## [RECORDS FOR THIS EXERCISE]
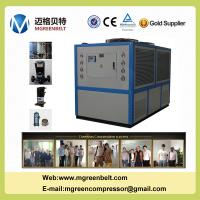 Wholesale Air Cooled Industrial Scroll Chiller from china suppliers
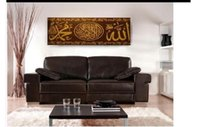 Wholesale Arabic Calligraphy Art Painting - Free shipping Handmade oil painting islamic wall painting Traditional Arabic Art Calligraphy living room decoration pictures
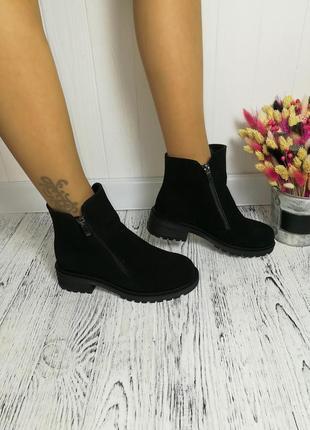 Натуральные замшевые ботинки замша замша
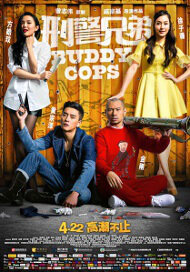 Buddy Cops Movie Poster, 2016 Hong Kong Movies
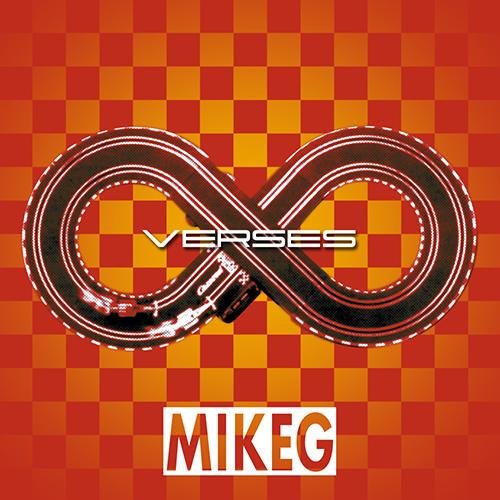 Verses I - Mike G   MixtapeMonkey.com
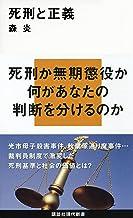 表紙: 死刑と正義 (講談社現代新書) | 森炎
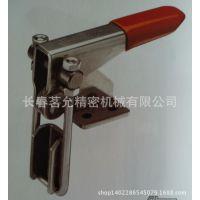 GN851.1带锁扣拉紧夹具 国内一级代理台湾嘉手品牌 快速夹钳系列
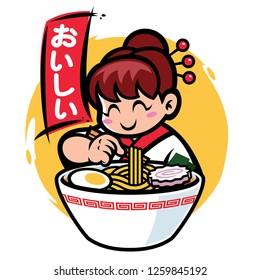 japan girl mascot eat ramen with japan word mean delicious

## [TASK TO COMPLETE]
Final stretch of the data: repeat exactly each line from the one containing "Verses I - Mike" through the last, and omit all pictures.

## [ANSWER FOR THIS EXERCISE]
 Verses I - Mike G   MixtapeMonkey.com
 表紙: 死刑と正義 (講談社現代新書) | 森炎
 GN851.1带锁扣拉紧夹具 国内一级代理台湾嘉手品牌 快速夹钳系列
 japan girl mascot eat ramen with japan word mean delicious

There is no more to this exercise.